Texte présenté:
━━━━━━━━━━━━━━━━
LVIII

À LA PRINCESSE DASHKOFF.
Pétersbourg, 24 décembre 1773.
Madame,

Rien n’est plus vrai. Je suis réellement à Pétersbourg. J’ai fait huit ou neuf cents lieues à soixante ans ; me voilà loin de ma femme, de ma fille, de mes parents, de mes amis et connaissances ; tout cela pour rendre hommage à une grande souveraine, ma bienfaitrice ! Que diriez-vous de moi ? Que j’ai bien fait ? Votre réponse, j’en suis sûr, sera celle d’une femme qui a du cœur, de la sensibilité et, par-dessus tout, une large dose de cette qualité sans laquelle on ne doit jamais espérer de sortir de la médiocrité en rien, et qui s’appelle l’enthousiasme. Cependant j’ai deux fois risqué ma vie dans le voyage, bien que, lorsque nous nous séparons de ceux que nous aimons et de ceux qui nous aiment, la vie ne doive pas compter pour beaucoup ! Peut-être, au retour, ne serai-je pas capable de me targuer de la même intrépidité.

J’ai eu l’honneur d’approcher Sa Majesté Impériale aussi souvent que je pouvais le désirer ; plus souvent peut-être que je n’eusse osé l’espérer. Je l’ai trouvée telle que vous me l’aviez peinte à Paris : l’âme de Brutus avec les charmes de Cléopâtre. Si elle est grande sur le trône, ses attraits, comme femme, auraient fait tourner la tête à des milliers de gens. Personne ne connaît mieux qu’elle l’art de mettre tout le monde à son aise. Pardonnez-moi, madame ; j’oubliais que j’ai été témoin aussi de votre habileté à cet égard. Là où il n’y a rien, absolument rien, ou bien là où il y a quelque chose seulement, ce quelque chose ne manque jamais d’acquérir une certaine valeur avec l’impératrice ou avec vous. Vous n’avez pas oublié sans doute avec quelle liberté vous me permettiez de vous parler dans la rue de Grenelle. Eh bien, je jouis de la même liberté dans le palais de Sa Majesté Impériale. On m’y permet de dire tout ce qui me passe par la tête ; des choses sages peut-être quand je me crois fou, et peut-être très-folles quand je me crois sage. Les idées qu’on transplante de Paris à Pétersbourg prennent, c’est certain, une couleur différente.
━━━━━━━━━━━━━━━━
Consignes:
[1] D'après la lettre à la princesse Dashkoff, comment l'impératrice avait-elle été dépeinte à Paris ?
[2] Résumez sous forme de liste le paragraphe de la lettre qui commence par « Rien n’est plus vrai », en gardant ses faits principaux.
Les lignes qui suivent la lettre n'ont aucun rapport avec elle.

Données sources:
━━━━━━━━━━━━━━━━
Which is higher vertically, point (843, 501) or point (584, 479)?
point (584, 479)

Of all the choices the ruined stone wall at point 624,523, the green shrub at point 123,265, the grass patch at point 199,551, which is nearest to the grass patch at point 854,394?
━━━━━━━━━━━━━━━━
Réponses dans l'ordre:
[1] Avec l'âme de Brutus et les charmes de Cléopâtre.

[2]
- Je suis réellement à Pétersbourg.
- J'ai parcouru huit ou neuf cents lieues à soixante ans.
- Je suis loin de ma femme, de ma fille, de mes parents, de mes amis et connaissances.
- Je suis venu rendre hommage à une grande souveraine, ma bienfaitrice.
- La princesse, femme de cœur, de sensibilité et surtout d'enthousiasme, approuvera sans doute ce choix.
- J'ai risqué deux fois ma vie pendant le voyage.
- Au retour, je ne pourrai peut-être pas me targuer de la même intrépidité.